═════ Supplied entries

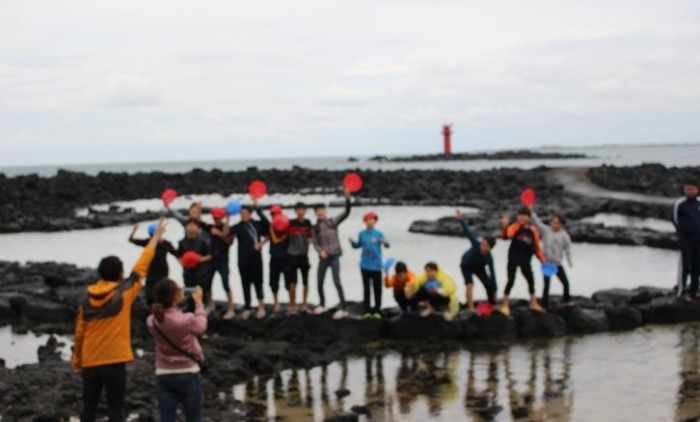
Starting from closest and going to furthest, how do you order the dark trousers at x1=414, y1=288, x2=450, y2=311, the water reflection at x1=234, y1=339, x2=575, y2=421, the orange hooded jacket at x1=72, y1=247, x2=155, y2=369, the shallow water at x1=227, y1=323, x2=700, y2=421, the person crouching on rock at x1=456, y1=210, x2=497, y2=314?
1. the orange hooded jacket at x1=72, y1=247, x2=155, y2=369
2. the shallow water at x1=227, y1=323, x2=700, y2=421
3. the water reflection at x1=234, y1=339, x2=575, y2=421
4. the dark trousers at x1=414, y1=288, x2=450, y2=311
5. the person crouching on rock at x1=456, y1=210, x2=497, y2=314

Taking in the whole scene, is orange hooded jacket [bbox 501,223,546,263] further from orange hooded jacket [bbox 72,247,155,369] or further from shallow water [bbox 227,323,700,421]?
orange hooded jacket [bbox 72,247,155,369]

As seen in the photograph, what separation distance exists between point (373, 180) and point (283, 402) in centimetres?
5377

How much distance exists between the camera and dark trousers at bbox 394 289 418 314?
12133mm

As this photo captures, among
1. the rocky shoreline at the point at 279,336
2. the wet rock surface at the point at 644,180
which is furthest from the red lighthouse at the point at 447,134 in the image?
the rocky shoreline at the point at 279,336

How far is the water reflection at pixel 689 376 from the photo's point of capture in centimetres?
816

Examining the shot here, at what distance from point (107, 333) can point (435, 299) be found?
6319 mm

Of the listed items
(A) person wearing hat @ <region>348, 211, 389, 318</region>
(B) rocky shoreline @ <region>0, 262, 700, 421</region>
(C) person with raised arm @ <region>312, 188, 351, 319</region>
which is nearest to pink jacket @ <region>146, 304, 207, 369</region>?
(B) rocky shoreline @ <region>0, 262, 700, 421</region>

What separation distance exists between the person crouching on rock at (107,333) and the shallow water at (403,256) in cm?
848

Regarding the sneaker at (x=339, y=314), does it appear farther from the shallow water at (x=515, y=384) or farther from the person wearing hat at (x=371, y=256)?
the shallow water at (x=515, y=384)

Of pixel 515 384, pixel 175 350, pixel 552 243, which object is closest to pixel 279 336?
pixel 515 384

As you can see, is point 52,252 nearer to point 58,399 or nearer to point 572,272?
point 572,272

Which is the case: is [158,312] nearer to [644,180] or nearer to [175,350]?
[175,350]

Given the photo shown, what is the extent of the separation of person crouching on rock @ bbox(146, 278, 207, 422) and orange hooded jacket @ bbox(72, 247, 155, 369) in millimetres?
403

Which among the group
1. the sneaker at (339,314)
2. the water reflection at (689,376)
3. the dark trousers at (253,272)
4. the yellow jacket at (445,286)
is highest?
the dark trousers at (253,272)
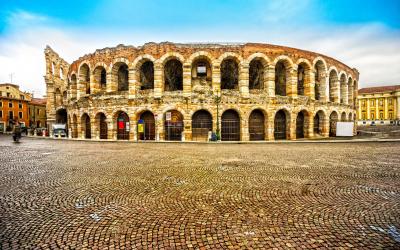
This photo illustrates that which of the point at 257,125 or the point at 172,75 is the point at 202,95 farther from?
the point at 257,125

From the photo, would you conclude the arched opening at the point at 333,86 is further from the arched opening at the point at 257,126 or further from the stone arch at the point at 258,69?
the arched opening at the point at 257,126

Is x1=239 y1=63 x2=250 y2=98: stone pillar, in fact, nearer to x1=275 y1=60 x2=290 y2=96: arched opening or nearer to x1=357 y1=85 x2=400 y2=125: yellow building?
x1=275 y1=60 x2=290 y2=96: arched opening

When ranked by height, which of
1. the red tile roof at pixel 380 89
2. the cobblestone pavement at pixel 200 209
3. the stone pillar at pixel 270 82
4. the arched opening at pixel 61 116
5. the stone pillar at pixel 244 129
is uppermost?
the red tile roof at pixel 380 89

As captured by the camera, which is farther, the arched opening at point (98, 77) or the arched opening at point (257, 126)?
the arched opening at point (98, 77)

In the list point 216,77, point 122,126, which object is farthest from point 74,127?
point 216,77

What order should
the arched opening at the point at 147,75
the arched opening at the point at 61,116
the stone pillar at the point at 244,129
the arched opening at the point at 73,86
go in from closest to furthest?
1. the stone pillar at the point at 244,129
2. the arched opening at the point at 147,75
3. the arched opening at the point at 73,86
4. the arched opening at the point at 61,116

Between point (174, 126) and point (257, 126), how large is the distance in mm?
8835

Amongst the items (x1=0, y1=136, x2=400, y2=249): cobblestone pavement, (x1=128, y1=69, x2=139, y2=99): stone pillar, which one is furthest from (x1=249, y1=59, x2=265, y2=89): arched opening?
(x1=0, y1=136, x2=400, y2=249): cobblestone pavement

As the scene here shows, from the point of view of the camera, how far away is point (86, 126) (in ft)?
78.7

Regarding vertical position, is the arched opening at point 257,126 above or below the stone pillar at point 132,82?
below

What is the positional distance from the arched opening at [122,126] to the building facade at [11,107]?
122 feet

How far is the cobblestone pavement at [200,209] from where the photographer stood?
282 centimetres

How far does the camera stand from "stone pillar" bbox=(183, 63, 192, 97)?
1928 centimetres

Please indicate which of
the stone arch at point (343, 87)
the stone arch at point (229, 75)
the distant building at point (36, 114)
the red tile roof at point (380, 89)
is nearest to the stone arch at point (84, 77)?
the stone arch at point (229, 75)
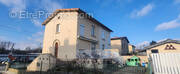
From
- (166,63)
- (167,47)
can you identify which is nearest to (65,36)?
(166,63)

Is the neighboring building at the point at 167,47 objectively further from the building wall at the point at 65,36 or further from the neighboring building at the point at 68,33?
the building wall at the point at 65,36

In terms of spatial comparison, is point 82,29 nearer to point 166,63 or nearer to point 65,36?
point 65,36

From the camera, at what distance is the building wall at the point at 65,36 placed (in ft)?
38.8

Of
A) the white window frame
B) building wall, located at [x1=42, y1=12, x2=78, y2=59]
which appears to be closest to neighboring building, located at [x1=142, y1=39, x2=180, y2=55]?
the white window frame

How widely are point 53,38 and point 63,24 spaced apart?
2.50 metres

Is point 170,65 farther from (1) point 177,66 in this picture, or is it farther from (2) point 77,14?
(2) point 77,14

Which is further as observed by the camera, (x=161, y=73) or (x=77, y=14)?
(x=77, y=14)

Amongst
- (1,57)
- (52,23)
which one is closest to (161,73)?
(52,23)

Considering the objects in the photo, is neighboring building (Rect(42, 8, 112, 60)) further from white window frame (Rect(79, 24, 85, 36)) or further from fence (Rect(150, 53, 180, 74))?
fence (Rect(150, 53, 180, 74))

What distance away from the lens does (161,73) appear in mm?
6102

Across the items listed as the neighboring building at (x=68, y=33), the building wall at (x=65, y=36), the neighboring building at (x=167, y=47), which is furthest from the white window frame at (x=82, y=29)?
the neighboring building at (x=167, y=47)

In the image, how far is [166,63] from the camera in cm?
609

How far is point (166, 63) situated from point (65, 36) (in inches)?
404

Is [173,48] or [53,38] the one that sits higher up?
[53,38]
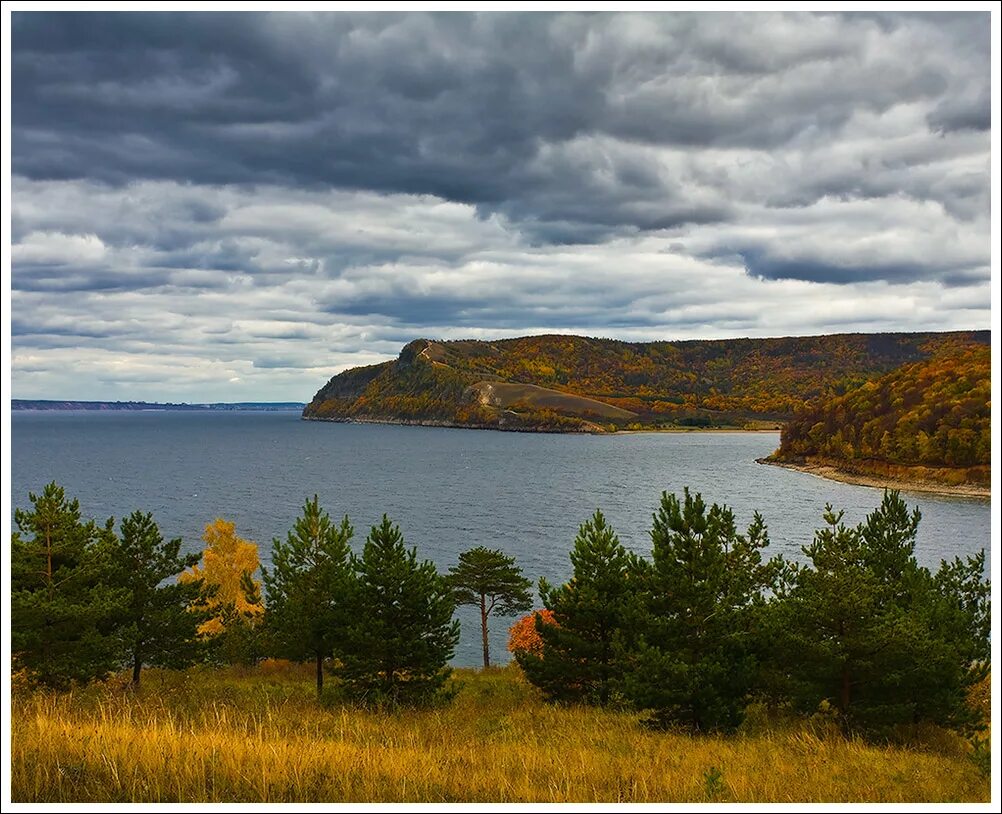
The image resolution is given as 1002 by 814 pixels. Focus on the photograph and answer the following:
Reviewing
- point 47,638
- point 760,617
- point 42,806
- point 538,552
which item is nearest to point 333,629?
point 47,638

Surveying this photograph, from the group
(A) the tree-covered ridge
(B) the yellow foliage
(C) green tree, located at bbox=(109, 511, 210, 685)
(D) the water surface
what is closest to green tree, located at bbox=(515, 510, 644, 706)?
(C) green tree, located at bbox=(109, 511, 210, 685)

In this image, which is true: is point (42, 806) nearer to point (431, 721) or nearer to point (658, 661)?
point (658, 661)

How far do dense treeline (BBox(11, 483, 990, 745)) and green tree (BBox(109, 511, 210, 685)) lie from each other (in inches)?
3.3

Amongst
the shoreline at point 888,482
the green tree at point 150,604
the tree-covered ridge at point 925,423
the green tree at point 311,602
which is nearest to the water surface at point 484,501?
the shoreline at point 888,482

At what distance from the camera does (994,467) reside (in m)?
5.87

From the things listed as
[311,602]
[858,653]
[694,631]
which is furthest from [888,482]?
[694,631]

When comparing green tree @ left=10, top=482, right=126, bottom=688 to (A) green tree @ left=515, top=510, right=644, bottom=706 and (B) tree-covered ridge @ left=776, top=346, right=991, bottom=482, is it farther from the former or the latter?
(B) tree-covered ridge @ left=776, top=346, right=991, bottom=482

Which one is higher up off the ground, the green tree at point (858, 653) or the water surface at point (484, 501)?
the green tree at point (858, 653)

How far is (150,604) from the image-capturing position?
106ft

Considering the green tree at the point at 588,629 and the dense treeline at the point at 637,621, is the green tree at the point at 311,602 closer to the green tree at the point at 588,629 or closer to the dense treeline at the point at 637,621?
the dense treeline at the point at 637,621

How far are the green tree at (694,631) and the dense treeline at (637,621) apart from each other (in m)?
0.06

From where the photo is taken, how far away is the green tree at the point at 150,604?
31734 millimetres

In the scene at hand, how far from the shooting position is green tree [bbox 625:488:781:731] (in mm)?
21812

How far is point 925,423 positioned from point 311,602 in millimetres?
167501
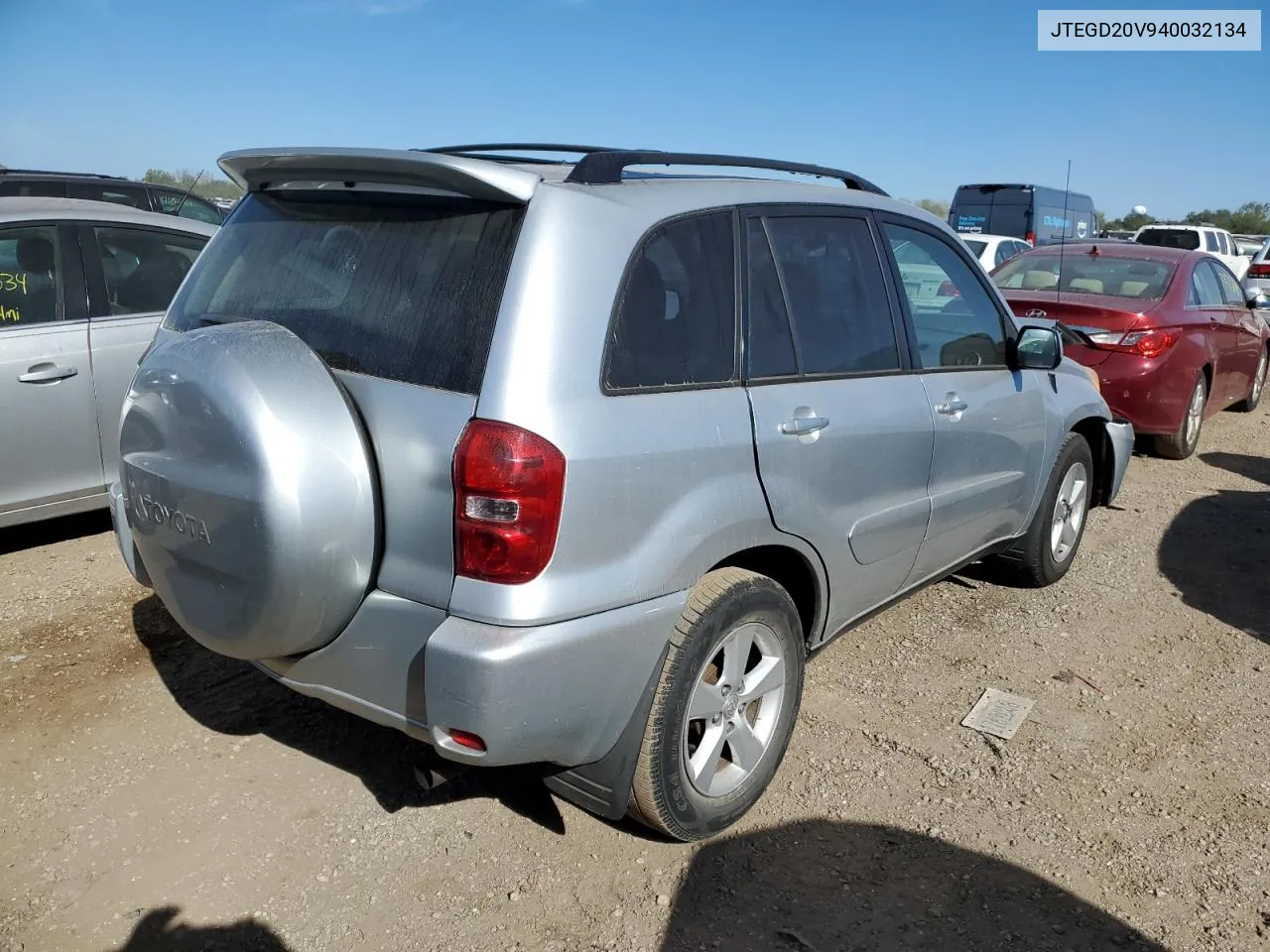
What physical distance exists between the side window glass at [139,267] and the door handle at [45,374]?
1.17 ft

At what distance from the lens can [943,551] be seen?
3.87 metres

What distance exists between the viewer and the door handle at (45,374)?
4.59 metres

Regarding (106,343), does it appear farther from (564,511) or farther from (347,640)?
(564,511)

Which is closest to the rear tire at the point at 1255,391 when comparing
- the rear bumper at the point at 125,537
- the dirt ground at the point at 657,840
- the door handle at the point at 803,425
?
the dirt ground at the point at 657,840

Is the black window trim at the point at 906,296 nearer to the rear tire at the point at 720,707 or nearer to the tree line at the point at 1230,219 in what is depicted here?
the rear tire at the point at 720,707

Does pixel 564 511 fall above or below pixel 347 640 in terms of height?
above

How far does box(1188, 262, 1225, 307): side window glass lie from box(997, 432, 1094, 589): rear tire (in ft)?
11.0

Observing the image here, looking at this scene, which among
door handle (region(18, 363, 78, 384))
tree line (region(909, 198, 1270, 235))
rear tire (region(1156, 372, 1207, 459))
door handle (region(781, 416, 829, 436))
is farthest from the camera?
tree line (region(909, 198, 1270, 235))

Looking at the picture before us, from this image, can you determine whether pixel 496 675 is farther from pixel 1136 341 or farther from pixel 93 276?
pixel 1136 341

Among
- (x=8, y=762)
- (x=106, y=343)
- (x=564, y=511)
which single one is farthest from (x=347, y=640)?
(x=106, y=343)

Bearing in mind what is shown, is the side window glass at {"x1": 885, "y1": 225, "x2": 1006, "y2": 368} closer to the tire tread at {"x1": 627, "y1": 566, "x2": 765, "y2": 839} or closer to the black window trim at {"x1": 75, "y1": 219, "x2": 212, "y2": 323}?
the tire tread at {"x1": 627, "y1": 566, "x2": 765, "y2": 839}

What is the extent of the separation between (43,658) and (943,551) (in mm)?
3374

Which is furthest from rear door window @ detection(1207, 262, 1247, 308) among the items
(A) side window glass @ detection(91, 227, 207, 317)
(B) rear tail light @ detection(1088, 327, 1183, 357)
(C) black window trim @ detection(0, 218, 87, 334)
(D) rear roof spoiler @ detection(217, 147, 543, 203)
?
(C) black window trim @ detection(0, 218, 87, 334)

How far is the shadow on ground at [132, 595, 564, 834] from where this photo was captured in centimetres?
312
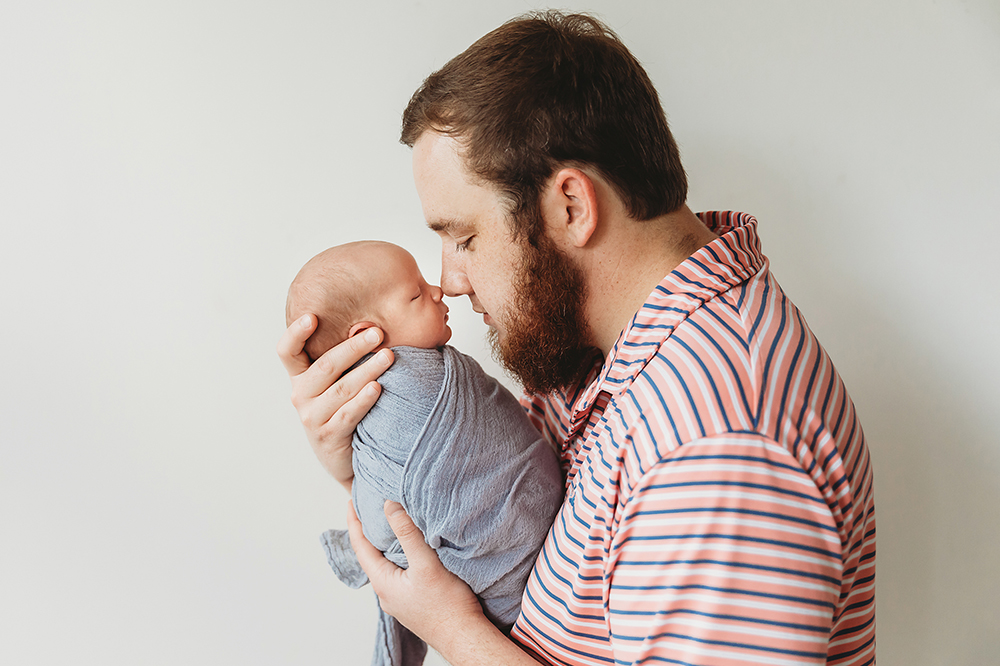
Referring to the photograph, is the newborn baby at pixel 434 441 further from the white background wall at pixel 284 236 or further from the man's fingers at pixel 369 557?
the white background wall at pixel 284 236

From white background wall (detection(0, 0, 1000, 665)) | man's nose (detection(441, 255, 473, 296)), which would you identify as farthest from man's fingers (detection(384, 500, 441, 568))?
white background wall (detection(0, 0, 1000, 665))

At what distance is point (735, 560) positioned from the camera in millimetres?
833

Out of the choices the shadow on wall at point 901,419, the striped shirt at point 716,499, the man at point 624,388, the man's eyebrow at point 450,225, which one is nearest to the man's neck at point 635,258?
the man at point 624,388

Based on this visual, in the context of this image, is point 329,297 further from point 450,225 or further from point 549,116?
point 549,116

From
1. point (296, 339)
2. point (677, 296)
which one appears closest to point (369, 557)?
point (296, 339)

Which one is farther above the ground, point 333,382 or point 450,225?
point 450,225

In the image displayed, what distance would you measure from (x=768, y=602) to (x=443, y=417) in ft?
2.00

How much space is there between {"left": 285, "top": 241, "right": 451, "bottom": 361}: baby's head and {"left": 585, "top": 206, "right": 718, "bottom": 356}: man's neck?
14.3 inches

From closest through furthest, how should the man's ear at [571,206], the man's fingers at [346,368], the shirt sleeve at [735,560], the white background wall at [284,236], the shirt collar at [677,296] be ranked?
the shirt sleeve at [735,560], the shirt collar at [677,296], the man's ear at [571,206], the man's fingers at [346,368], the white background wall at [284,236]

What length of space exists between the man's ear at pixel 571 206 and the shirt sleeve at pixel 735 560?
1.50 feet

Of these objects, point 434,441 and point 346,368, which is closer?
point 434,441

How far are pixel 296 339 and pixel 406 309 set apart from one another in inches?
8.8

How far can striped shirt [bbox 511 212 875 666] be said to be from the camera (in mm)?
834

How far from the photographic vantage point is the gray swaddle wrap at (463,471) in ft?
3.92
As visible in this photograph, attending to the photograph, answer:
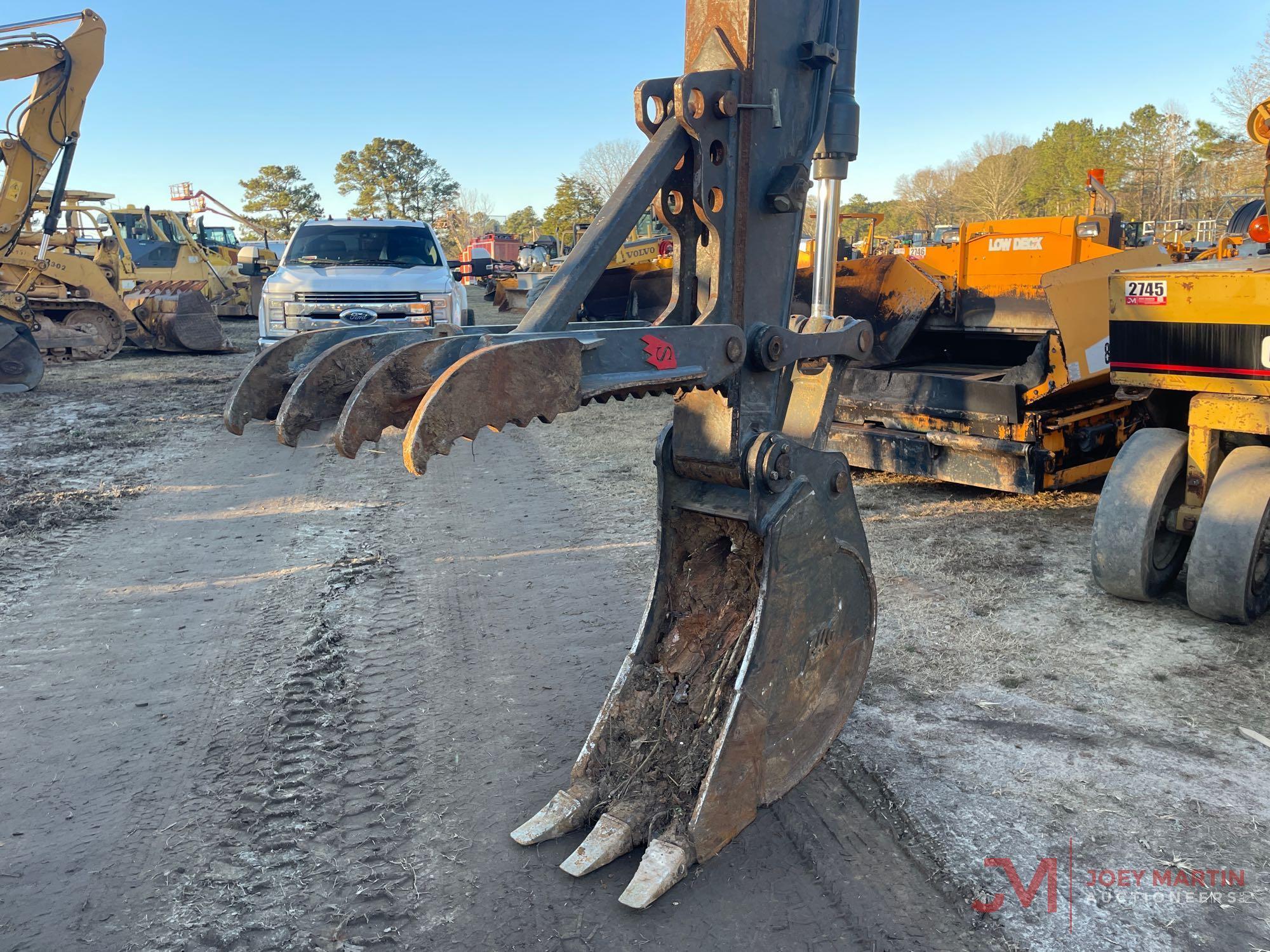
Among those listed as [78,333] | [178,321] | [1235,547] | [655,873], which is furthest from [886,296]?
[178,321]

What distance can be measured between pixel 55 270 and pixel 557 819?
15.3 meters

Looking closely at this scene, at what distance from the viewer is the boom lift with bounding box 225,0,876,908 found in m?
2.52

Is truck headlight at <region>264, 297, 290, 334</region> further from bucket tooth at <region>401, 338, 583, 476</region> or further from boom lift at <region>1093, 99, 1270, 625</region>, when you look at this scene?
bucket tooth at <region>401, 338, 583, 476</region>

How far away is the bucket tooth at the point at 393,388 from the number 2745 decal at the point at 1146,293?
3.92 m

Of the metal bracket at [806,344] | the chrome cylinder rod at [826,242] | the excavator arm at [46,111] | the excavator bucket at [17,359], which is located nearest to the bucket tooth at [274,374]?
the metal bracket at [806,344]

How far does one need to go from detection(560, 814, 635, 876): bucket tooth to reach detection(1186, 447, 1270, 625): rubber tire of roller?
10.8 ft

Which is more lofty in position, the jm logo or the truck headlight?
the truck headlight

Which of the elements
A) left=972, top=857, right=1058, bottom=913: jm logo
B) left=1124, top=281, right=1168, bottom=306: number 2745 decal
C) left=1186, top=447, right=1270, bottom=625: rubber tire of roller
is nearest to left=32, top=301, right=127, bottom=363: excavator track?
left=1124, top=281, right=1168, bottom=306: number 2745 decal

══════════

[Given task]: In the entries, rewrite the stretch from the line containing "Observing the image" through the line containing "is farthest from the camera?", changing "rear tire" to "back tire" and keeping everything else the same.

[Solution for this exercise]:
Observing the image here, looking at this scene, which among
door handle (region(18, 363, 78, 384))
tree line (region(909, 198, 1270, 235))
back tire (region(1156, 372, 1207, 459))
door handle (region(781, 416, 829, 436))
is farthest from the camera?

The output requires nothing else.